Despite the 18th century building and surrounds, there was little romance to be found at the Gretna Hall Hotel.
For us, it served as a practical way to break up the journey north, and if you need to do just that en route to the highlands then you will find Gretna Hall Hotel within touching distance of the A74M, and it does the basics in a perfunctory manner.
Checking in was smooth and efficient, having already booked online and there was ample on-site parking. Our room seemed a million miles from reception along tartan carpeted corridors.
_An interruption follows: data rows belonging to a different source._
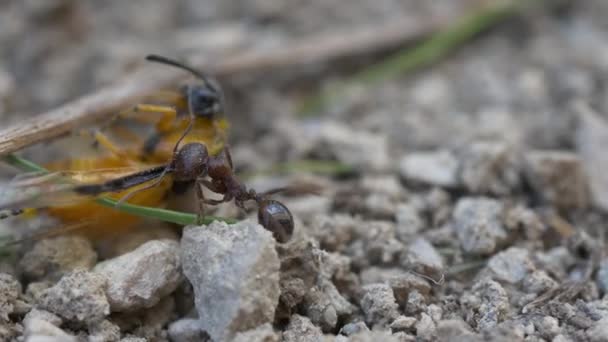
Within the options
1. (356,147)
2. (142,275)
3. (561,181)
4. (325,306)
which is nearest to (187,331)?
(142,275)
Said chamber was host to a rather short bed which I had to push forward a little way from the wall to accommodate my long shanks. The room itself somehow felt a bit cramped and I was relieved to be staying there only the one night. Despite the look of being modernised, I think that was as much a gesture as anything else, with a contemporary and rather urban styled headboard leading the way and fixed to the wall so as to form a bizarre and unjustified centrepiece to the room.
The night was humid and the open window allowed the steady stream of traffic on the nearby A74M to gurgle and whoosh across the ripples of my restless sleep.
The shower worked. It was in the bath. It got me clean.
I dried myself. Skipped breakfast and left.
Outside, the 18th century part of the building positively glowed in the Saturday morning sunlight. A postman tumbled past and shadows yawned from the ample branches of trees across the lawn. As we walked to the car, the Old Smithy stood across on the other side of the car park, vying with Gretna Hall for the title of World's Whitest Building.